Can Foundation Models Generalise the Presentation Attack Detection Capabilities on ID Cards?
This work addresses the problem of limited generalization in PAD systems for ID cards, which is incremental as it applies existing FM techniques to a specific domain.
The study tackled the challenge of generalizing presentation attack detection (PAD) across diverse ID card countries by leveraging Foundation Models (FM), finding that bona fide images are crucial for achieving generalization in zero-shot and fine-tuning scenarios.
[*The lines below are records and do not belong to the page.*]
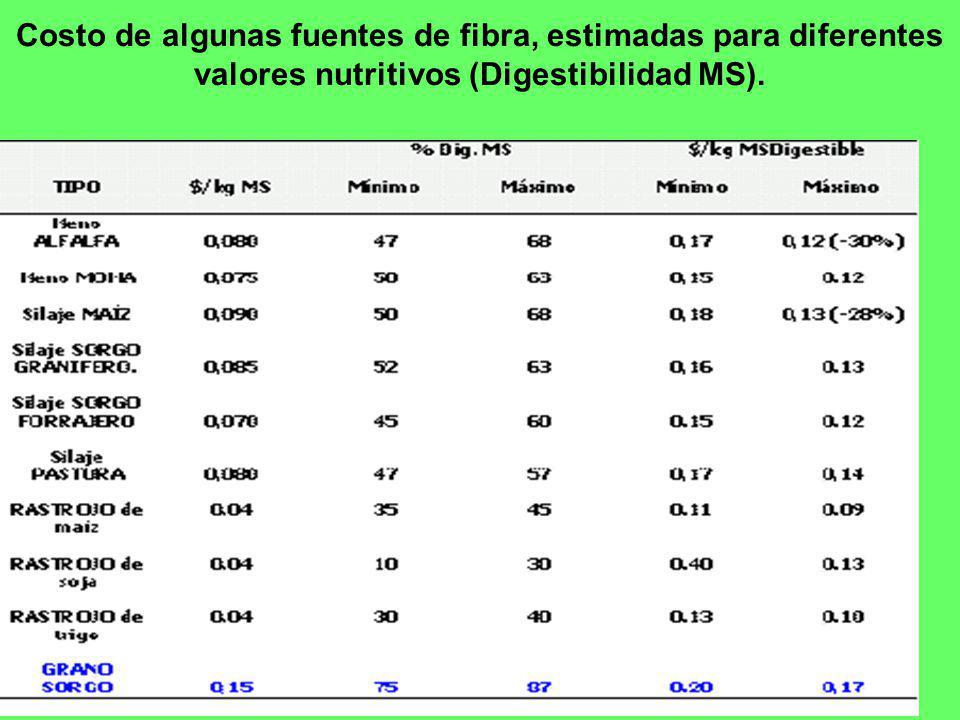 Costo de algunas fuentes de fibra, estimadas para diferentes valores nutritivos (Digestibilidad MS).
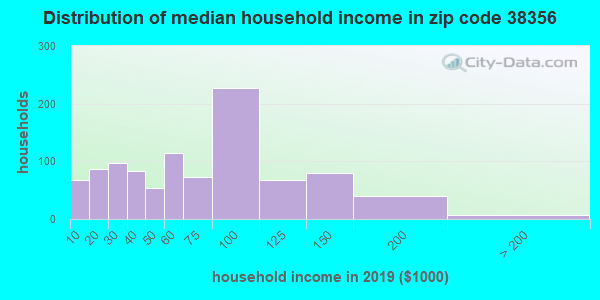 Zip code 38356 household income distribution in 2009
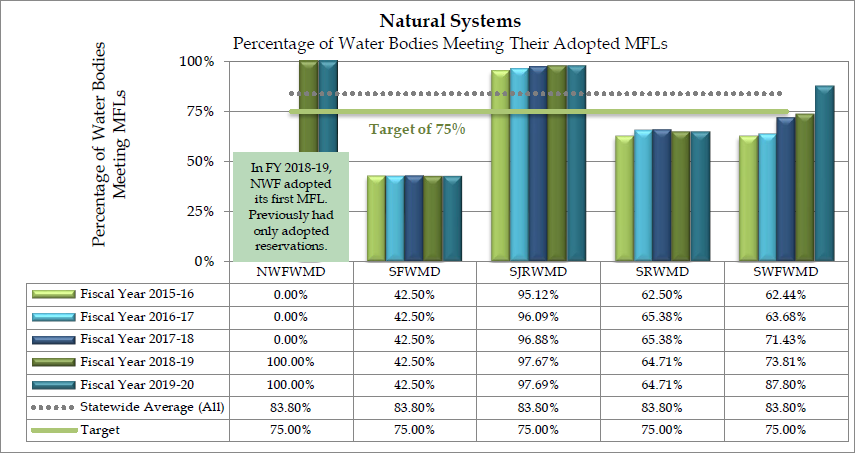 Graph of the percentage of water bodies meeting their adopted Minimum Flows and Minimum Water Levels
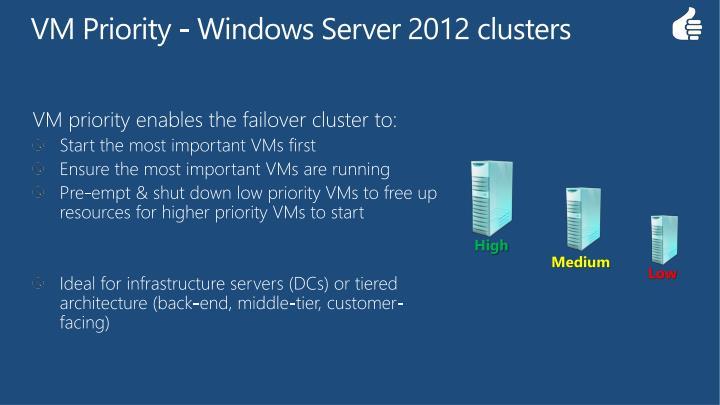 VM Priority - Windows Server 2012 clusters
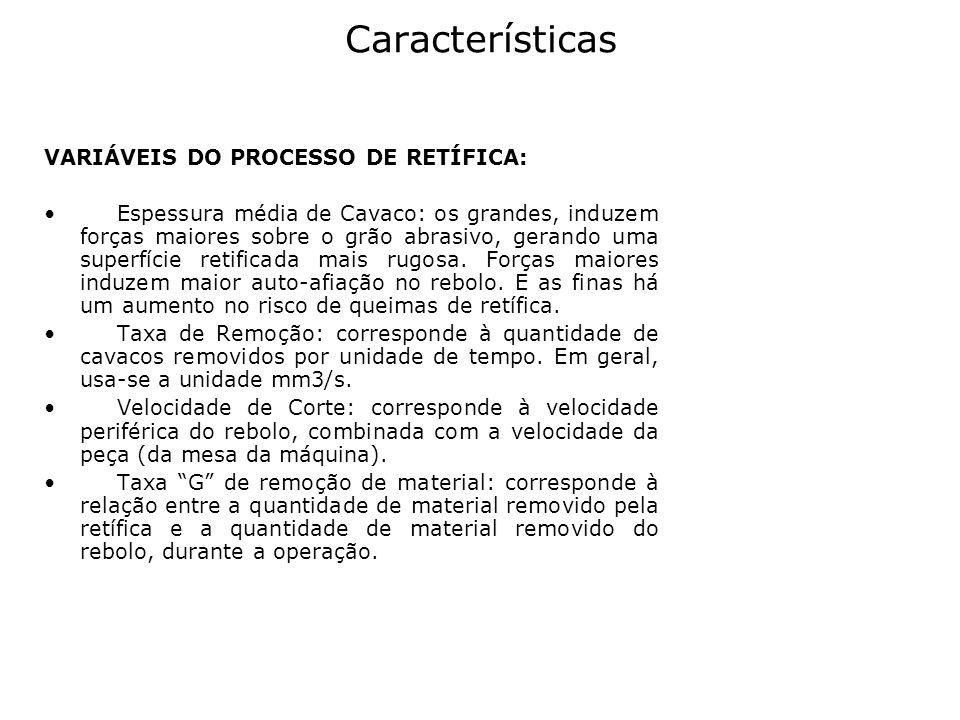 Características VARIÁVEIS DO PROCESSO DE RETÍFICA:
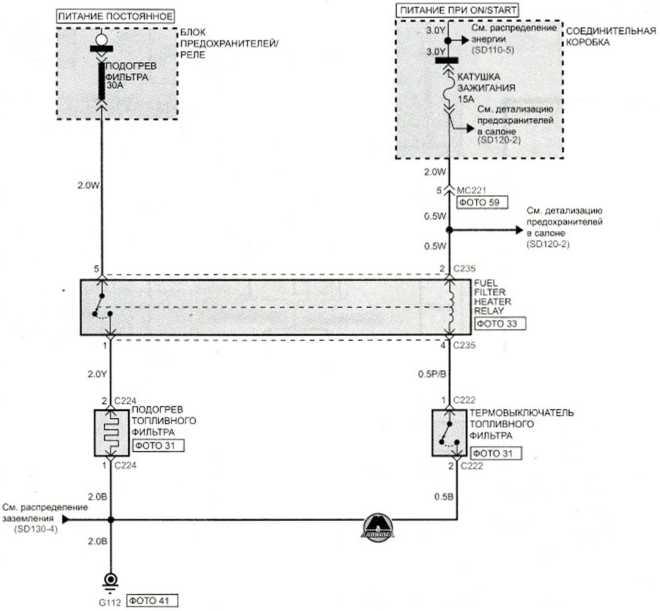 Система подогрева топливного фильтра (диз) (1) - Электросхема Kia Picanto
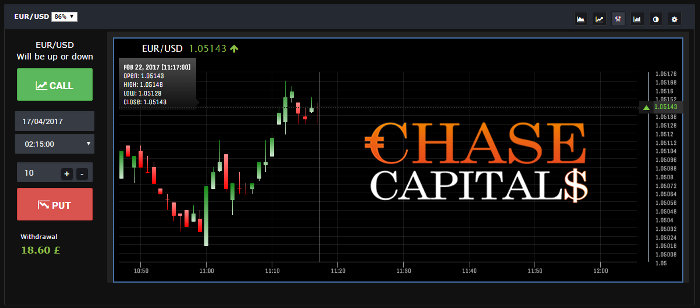 Chase Capitals Forex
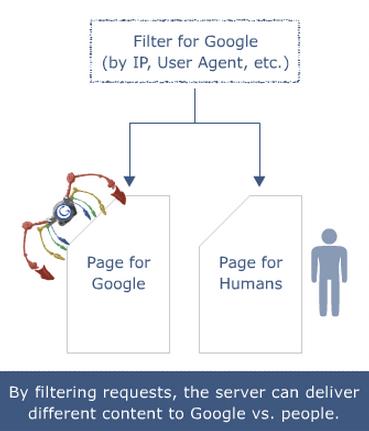 Attenzione ad ingannare Googlebot con la tecnica del cloaking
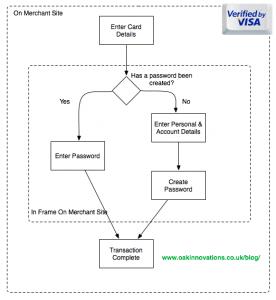Verified By Visa Process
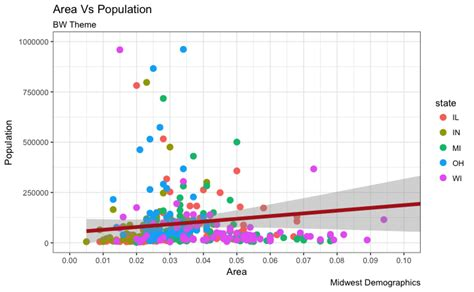 ggplot2 theme white the complete ggplot2 tutorial part1 introduction to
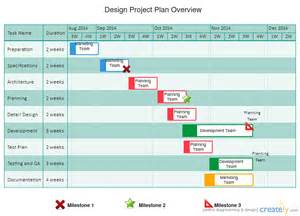 what is a gantt chart template how to use gantt charts to plan projects like a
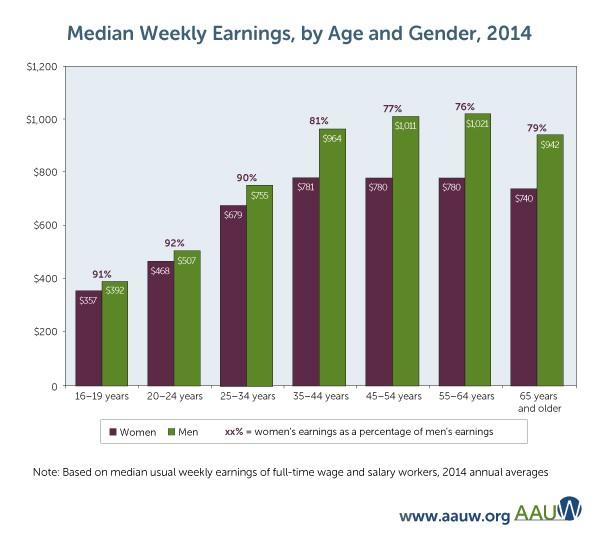earnings-by-gender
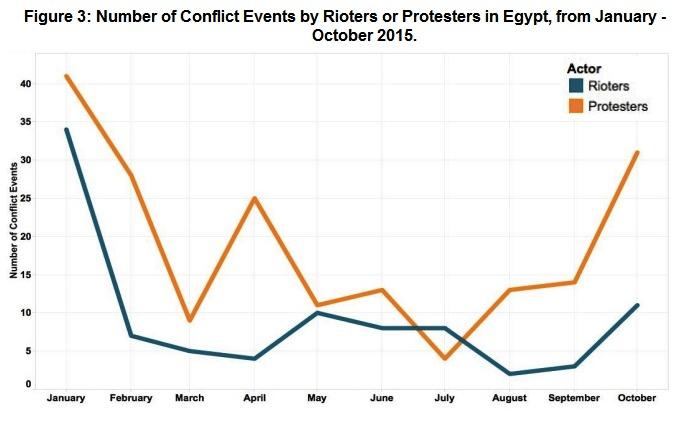 Figure 3 Egypt November 2015_jpg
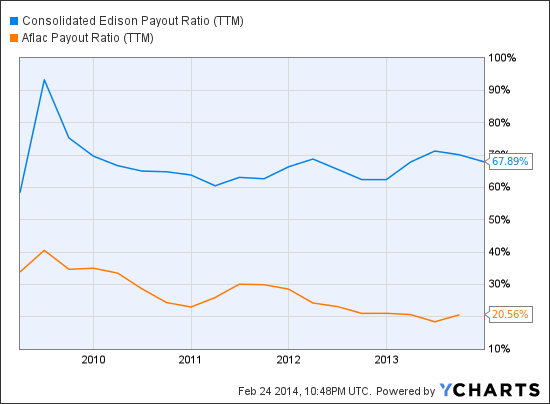 ED Payout Ratio (NYSE:<a href='http://seekingalpha.com/symbol/TTM' title='Tata Motors Limited'>TTM</a>) Chart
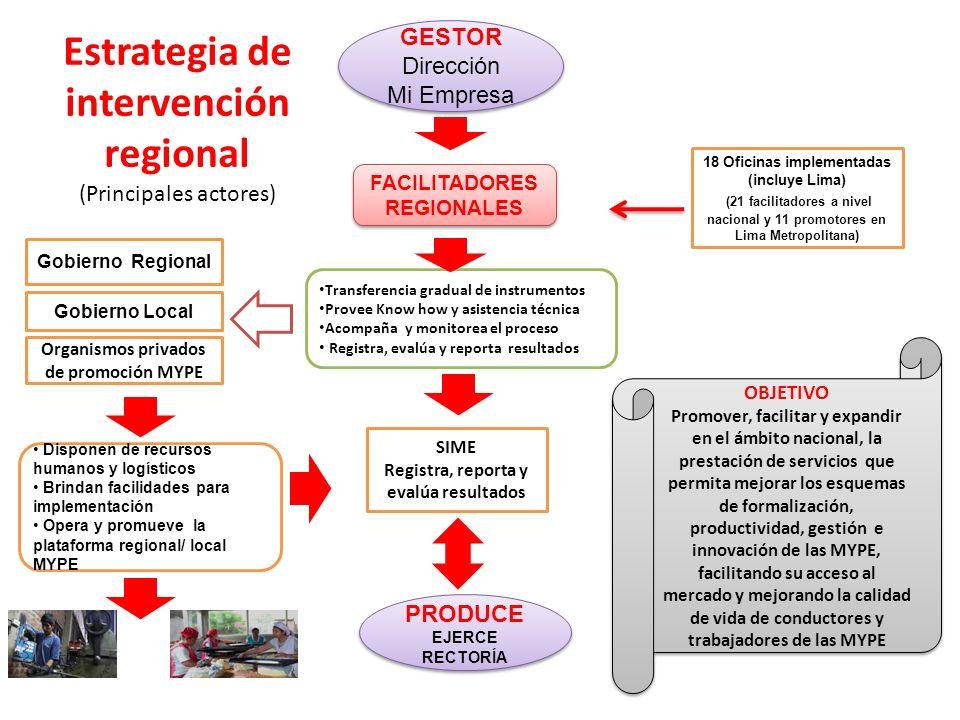 Estrategia de intervención regional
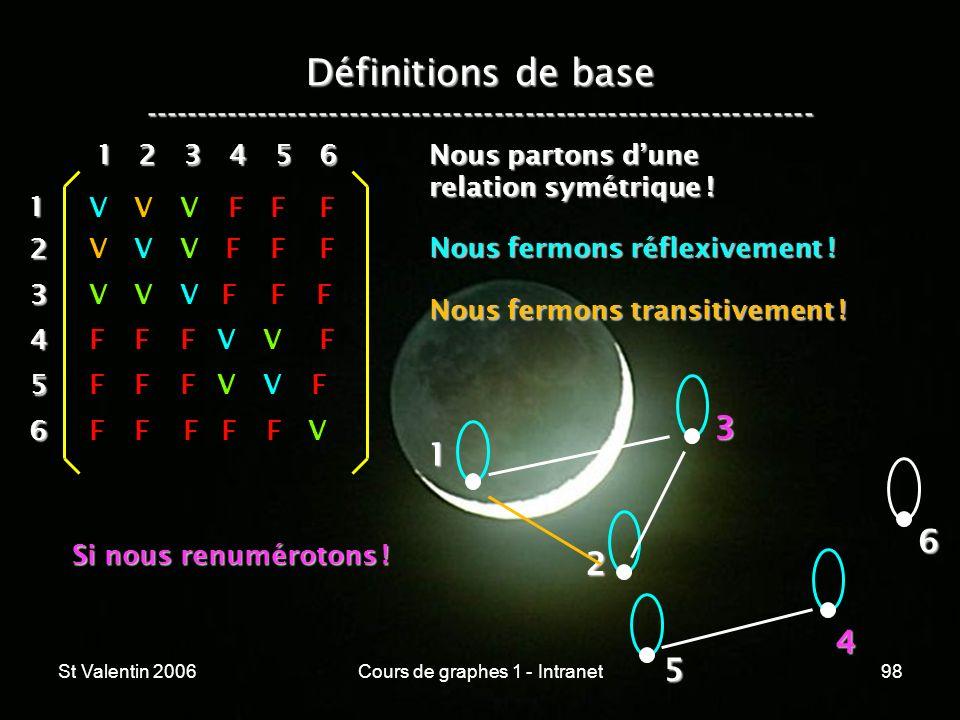 St Valentin 2006Cours de graphes 1 - Intranet98 Définitions de base ----------------------------------------------------------------- 1 2 3 4 5 612 3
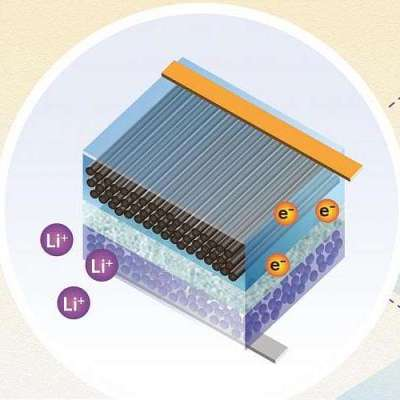 Big breakthrough for 'massless' energy storage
Nowadays, one of the main challenges in presentation attack detection (PAD) on ID cards is obtaining generalisation capabilities for a diversity of countries that are issuing ID cards. Most PAD systems are trained on one, two, or three ID documents because of privacy protection concerns. As a result, they do not obtain competitive results for commercial purposes when tested in an unknown new ID card country. In this scenario, Foundation Models (FM) trained on huge datasets can help to improve generalisation capabilities. This work intends to improve and benchmark the capabilities of FM and how to use them to adapt the generalisation on PAD of ID Documents. Different test protocols were used, considering zero-shot and fine-tuning and two different ID card datasets. One private dataset based on Chilean IDs and one open-set based on three ID countries: Finland, Spain, and Slovakia. Our findings indicate that bona fide images are the key to generalisation.